Accredited zoos frown on the practice of mixing two different species and have never bred ligers, says Jane Ballentine, a spokesperson for the American Zoo and Aquarium Association, based in Silver Spring, Maryland.
"Keeping the two species separate has always been standard procedure," she said.
Long before fans heard Napoleon claim that the liger is "pretty much my favorite animal," there have been rumors of the hybrid's existence in the wild.
Lion-tiger mating occurs in captivity. But it does not happen in the wild, probably for the same reason humans do not breed with gorillas or chimps.
"Crossing the species line" does not generally occur in the wild, because "it would result in diminished fitness of the offspring," said Ronald Tilson, director of conservation at the Minnesota Zoo in Apple Valley.
Geography is another obstacle to natural lion-tiger mating. Wild tigers mainly inhabit Asia, whereas the lion's current natural habitat is almost entirely in Africa.
The Gir National Forest in India is the only place in the world where tiger and lion ranges overlap, fueling speculation that wild ligers roamed the area hundreds of years ago.
Tilson doesn't believe it.
"This would be highly improbable, because the Gir forest is really very dry and not optimal tiger habitat," he said.
A Liger Named Patrick
Perched on the edge of the Mojave Desert near Los Angeles, California, a lone liger, named Patrick, lives at Shambala Preserve, which bills itself as "a haven for endangered exotic big cats." (See photos of Patrick.)
"The interesting thing about these animals is that they have the best qualities of the tiger and the best of the lion," said movie actress and conservationist Tippi Hedren, who has run Shambala since 1972. "Those qualities manifest themselves in the fact that they like to be in the water [a tiger trait] and are very social [a lion trait]."
Many of the cats at the 80-acre (32-hectare) sanctuary are orphans or castoffs from circuses, zoos, and private owners who could no longer care for the animals.
Patrick arrived at the sanctuary seven years ago after federal authorities shutdown the roadside zoo in Illinois where he lived.
The 800-pound (360-kilogram) liger was kept in such a small cage that his hind-leg muscles had started to atrophy, said Hedren, who starred in Alfred Hitchcock's The Birds.
Patrick's compound at Shambala allows him plenty of room for exercise. A stream runs through his compound, so his tiger half can play in the water or his lion half can stay out of it, whichever he chooses.
Liger in the Hills
Spirit of the Hills Wildlife Sanctuary in Spearfish, South Dakota, recently acquired a liger named Samson and 48 other big cats after federal authorities closed a Minnesota wildlife facility.

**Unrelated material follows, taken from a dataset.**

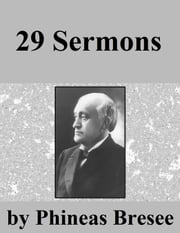 29 Sermons ebook by Phineas F. Bresee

"Everyone who comes wants to see Samson," said Trevor Smith, an environmental biologist and sanctuary board member.
The four-and-a-half-year-old hybrid tips the scales at over a thousand pounds (over 450 kilograms), and eats 30 to 50 pounds (14 to 23 kilograms) of raw meat every other day.
"Samson is really picky. He'll only eat beef, elk, and venison," Smith said. "We try and feed him chicken, like the other animals, but he won't touch it. He'll let it rot in the sun."
The sanctuarywhose mission is to educate people about wild animals and emphasize that they don't make good petshas seen a surge in visitors since Samson's arrival in June.
Much of the public's curiosity about the liger stems from Napoleon Dynamite, Smith said.
Smith worries that Samson is "becoming too much of a freak show."
If Samson had his way, Smith said, he'd sleep away the day inside, away from public view.
"We've had a huge ethical debate at the sanctuary on whether or not we should lock him out of his shed," Smith said. "But at the same time, he's why the visitors are coming."